Идентификацию молекул ДНК проводят аналогично примеру 2, однако, измеряют электрическую емкость и диэлектрические потери в реакционной системе на различной частоте. Устройство позволяет идентифицировать исследуемую ДНК как ДНК пшеницы.
Были проведены дополнительные эксперименты, которые показали, что если устройство будет содержать только амплификатор ДНК или только детектор продуктов реакции, то устройство не будет функционировать.
Также экспериментально было установлено, что если в качестве детектора устройство будет содержать ячейку, не обладающую, по крайней мере, поверхностными диэлектрическими свойствами, то предложенная система будет неработоспособной. Также экспериментально было найдено, что устройство не будет функционировать, если ячейка в детекторе продуктов реакции будет содержать только один электрод или когда каждый из электродов не будет соединен с устройством, позволяющим подавать электрический сигнал с различной частотой и измерять электрическую емкость и/или диэлектрические потери на различной частоте, в помещенной ячейку реакционной системе. Также экспериментально было доказано, что предлагаемая полезная модель будет неработоспособной, если соединенное с электродами устройство будет подавать только электрический сигнал с различной частотой, но не будет давать возможность измерять электрическую емкость и/или диэлектрические потери на различной частоте в помещенной в ячейку реакционной системе после подачи на нее электрического сигнала. Экспериментально было установлено, что если соединенное с электродами ячейки устройство будет неспособно подавать электрический сигнал на электроды, или будет способно подавать электрический сигнал только с одной частотой, то полезная модель утрачивает свою работоспособность.

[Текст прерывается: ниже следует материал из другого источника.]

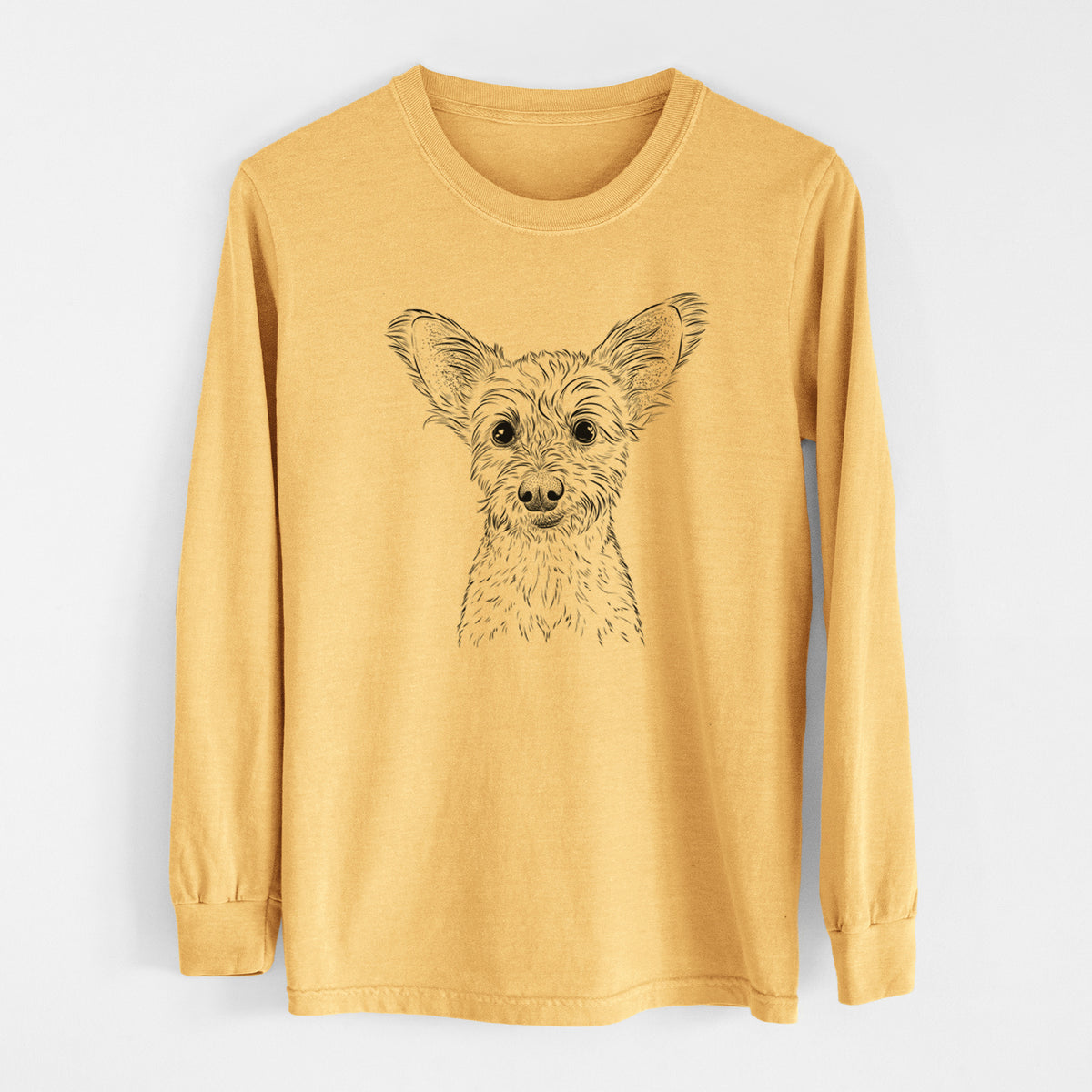 Bare Heidi the Schnauzer Mix - Heavyweight 100% Cotton Long Sleeve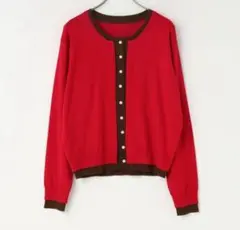 【新品•未使用】ローリーズファーム　ハイショククルーカーディガン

Таким образом, из приведенных примеров видно, что предлагаемая полезная модель действительно дает возможность идентифицировать молекулы ДНК у биологических объектов, конструктивно проста и дает возможность упростить эксплуатацию данного устройства. Кроме того, данная полезная модель расширяет арсенал технических средств, которые могут быть использованы для идентификации молекул ДНК.
Устройство для идентификации молекул ДНК, состоящее из амплификатора ДНК и детектора продуктов реакции, отличающееся тем, что в качестве детектора оно содержит ячейку, по крайней мере, дно которой обладает диэлектрическими свойствами, с расположенными на нем не менее чем двумя электродами, и каждый из электродов соединен с устройством, позволяющим подавать переменный электрический сигнал с различной частотой и измерять электрическую емкость и/или диэлектрические потери на различной частоте.